-- Enunciado --
Com base no excerto sobre o rebocador CMS THUNDERER, responda:
1. Quantos elementos constituem a equipa a bordo, e quais são as suas funções?
2. Em que ano e em que estaleiros foi construído o rebocador?
3. Qual é a potência total dos dois motores Caterpillar?

E é nessa situação que me encontro, embarcado no rebocador CMS THUNDERER, um pequeno navio de 23 metros de comprimento. Exerço as funções de imediato/marinheiro, integrado numa pequena equipa constituída por apenas três elementos (mestre, imediato/marinheiro e engenheiro).
O Mestre, como comandante, é responsável pela integridade física do navio, pela condução e manutenção dos sistemas de navegação, pela segurança e coordenação da equipa de trabalho e, quando em operações, assegura o convés. Tarefas em que é coadjuvado por mim, como imediato/marinheiro.
O engenheiro garante o funcionamento das máquinas e sistemas eletrónicos, a manutenção dos equipamentos, e o seu arranjo em caso de avarias.
Por sermos poucos, acabamos por interagir em conjunto em diversas funções, o que inevitavelmente nos leva a adquirir conhecimentos de outras áreas, algo a meu ver muito positivo.
As refeições são confecionadas a bordo, e todos nós cozinhamos, numa escala de dias seguidos, o que permite diversificar a qualidade e tipo das refeições, sendo a minha feijoada um dos pratos mais apreciados.
O moderno rebocador CMS THUNDERER foi construído em 2023, nos estaleiros holandeses da DAMEN, em Gorinchem. Desloca 491 toneladas e é propulsionado por dois motores Caterpillar com potência total de 5102 cavalos, atingindo um Bollard Pull de 71 Toneladas.
O facto do CMS THUNDERER ser um ASD TUG, com os motores acionando dois propulsores Kongsberg US type L-Drive Azimuth Thruster (L-Drive ou Transmissão em L), tornou a minha experiência particularmente enriquecedora. Um Azimuth Thruster, ou Propulsor Azimutal, é um sistema de propulsão por hélices encapsulados, funcionando como turbinas independentes com capacidade de orientação em 360 graus, permitindo ao rebocador mover-se em qualquer direção e ângulo, incluindo rodar sobre o próprio eixo e executar manobras complexas, com notável precisão e rapidez. Para além disso, permite direcionar ambas as turbinas na direção desejada, o que garante mais potência do que os sistemas convencionais de hélice/lemes ou o propulsor de pás verticais Voith-Schneider.
Os Propulsores Azimutais com transmissão, ou os elétricos, conhecidos por Azipods, por serem sistemas extremamente ágeis e silenciosos, têm vindo a ser adotados não só em rebocadores, mas também na construção naval militar e de mercadorias e transporte de passageiros.

-- Dados --
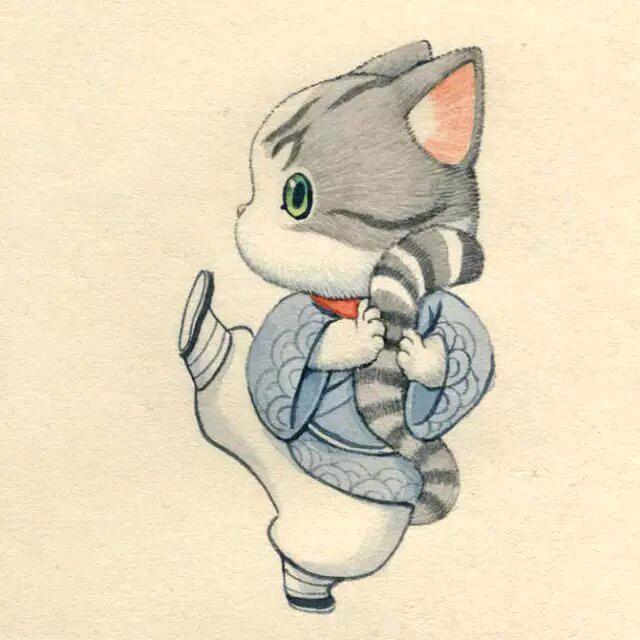 安灬心1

-- Resposta escrita --
1. Três elementos: mestre, imediato/marinheiro e engenheiro.
2. Em 2023, nos estaleiros holandeses da DAMEN, em Gorinchem.
3. 5102 cavalos.